:: ESTRATTO DEL DOCUMENTO ::
Ue, Gentiloni: non sarà facile modificare accordo di Dublino

Bruno Cirelli
Settembre 19, 2019

Dopo i 14 mesi di governo gialloverde l'Italia in Europa "ricomincia anzitutto dall'Italia".

Gentiloni ha confermato che esiste un tavolo per la revisione del Patto di Stabilità, ma non sarà rivisto totalmente, visto che "non possiamo rinunciare alla stabilità, ma la crescita non può essere considerata un optional".

È questo il programma di Paolo Gentiloni, designato come commissario europeo dal nuovo governo Conte e prescelto dalla presidente Ursula von der Leyen per guidare gli Affari economici. "È importante che questo nuovo inizio sia un messaggio ai cittadini italiani affinché si diffonda l'idea che l'Europa non è il nostro problema ma è il nostro unico futuro". La soluzione, secondo il commissario Ue in Italia è "riprendere la via della crescita rendendola più sostenibile sul piano sociale ed ambientale".
:::
:: MATERIALE FORNITO ::
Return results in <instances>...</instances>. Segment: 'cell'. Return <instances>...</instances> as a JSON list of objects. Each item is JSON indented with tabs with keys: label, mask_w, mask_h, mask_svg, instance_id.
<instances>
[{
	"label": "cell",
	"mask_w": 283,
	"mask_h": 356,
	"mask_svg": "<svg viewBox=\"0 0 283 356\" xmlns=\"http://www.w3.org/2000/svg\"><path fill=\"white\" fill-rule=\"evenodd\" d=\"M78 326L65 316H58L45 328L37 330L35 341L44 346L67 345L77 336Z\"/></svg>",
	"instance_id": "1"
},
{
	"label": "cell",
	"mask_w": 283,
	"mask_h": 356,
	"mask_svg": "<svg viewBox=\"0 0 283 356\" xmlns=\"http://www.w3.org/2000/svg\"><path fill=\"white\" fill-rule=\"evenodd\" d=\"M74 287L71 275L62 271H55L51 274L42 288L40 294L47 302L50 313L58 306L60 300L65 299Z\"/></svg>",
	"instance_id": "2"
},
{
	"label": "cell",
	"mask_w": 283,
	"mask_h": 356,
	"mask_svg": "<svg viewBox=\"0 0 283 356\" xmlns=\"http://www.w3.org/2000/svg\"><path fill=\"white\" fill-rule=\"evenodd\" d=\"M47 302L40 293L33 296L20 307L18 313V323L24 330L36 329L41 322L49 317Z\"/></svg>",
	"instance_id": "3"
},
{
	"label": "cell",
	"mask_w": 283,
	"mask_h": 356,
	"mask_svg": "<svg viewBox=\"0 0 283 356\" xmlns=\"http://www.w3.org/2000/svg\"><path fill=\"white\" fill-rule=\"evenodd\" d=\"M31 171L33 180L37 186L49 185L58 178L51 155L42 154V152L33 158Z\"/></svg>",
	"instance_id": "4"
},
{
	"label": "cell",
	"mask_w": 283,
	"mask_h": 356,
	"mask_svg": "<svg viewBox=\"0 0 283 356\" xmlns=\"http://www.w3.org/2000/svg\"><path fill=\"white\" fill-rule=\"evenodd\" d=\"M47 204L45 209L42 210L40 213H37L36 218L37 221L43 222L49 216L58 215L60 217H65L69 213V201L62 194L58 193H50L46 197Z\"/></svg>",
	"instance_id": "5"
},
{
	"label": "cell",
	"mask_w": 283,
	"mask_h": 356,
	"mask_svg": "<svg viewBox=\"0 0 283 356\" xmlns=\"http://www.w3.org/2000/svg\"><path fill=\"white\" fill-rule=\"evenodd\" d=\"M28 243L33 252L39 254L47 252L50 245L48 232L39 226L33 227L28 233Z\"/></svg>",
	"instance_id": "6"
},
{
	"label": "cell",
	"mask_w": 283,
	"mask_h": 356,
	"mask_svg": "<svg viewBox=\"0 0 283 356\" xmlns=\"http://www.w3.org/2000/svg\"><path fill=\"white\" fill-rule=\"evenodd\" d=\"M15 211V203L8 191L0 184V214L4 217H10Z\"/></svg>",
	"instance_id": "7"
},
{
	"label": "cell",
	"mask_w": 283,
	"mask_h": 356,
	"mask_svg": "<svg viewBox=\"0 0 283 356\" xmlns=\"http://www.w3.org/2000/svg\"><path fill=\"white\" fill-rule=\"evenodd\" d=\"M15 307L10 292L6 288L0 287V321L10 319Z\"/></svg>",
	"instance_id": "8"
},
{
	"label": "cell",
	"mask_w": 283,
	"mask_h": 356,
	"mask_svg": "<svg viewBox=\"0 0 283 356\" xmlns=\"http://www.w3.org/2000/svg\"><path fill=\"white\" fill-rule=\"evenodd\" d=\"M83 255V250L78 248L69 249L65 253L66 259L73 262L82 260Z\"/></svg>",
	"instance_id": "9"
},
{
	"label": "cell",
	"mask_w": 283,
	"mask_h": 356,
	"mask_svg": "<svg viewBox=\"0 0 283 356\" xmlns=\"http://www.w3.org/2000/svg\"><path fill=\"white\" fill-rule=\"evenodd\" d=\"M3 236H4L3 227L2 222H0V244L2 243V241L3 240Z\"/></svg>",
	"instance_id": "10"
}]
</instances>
:::
ESERCIZIO: Prosegui l'articolo su Gentiloni commissario europeo agli Affari economici, partendo subito dopo l'ultima frase riportata.

RISPOSTA:
Nella parte conclusiva della sua intervista l'ex premier ha spiegato quelle che saranno le sue mosse: "Cercare di far funzionare al meglio gli strumenti che servono all'intera Unione: confronto sulle politiche di bilancio, funzionamento del sistema monetario, investimenti, tasse e misure sociali". Ecco perché, l'Italia "darà il contributo che spetta ad un grande Paese dell'Unione". "Nel rispetto dei principi umanitari e dei valori europei".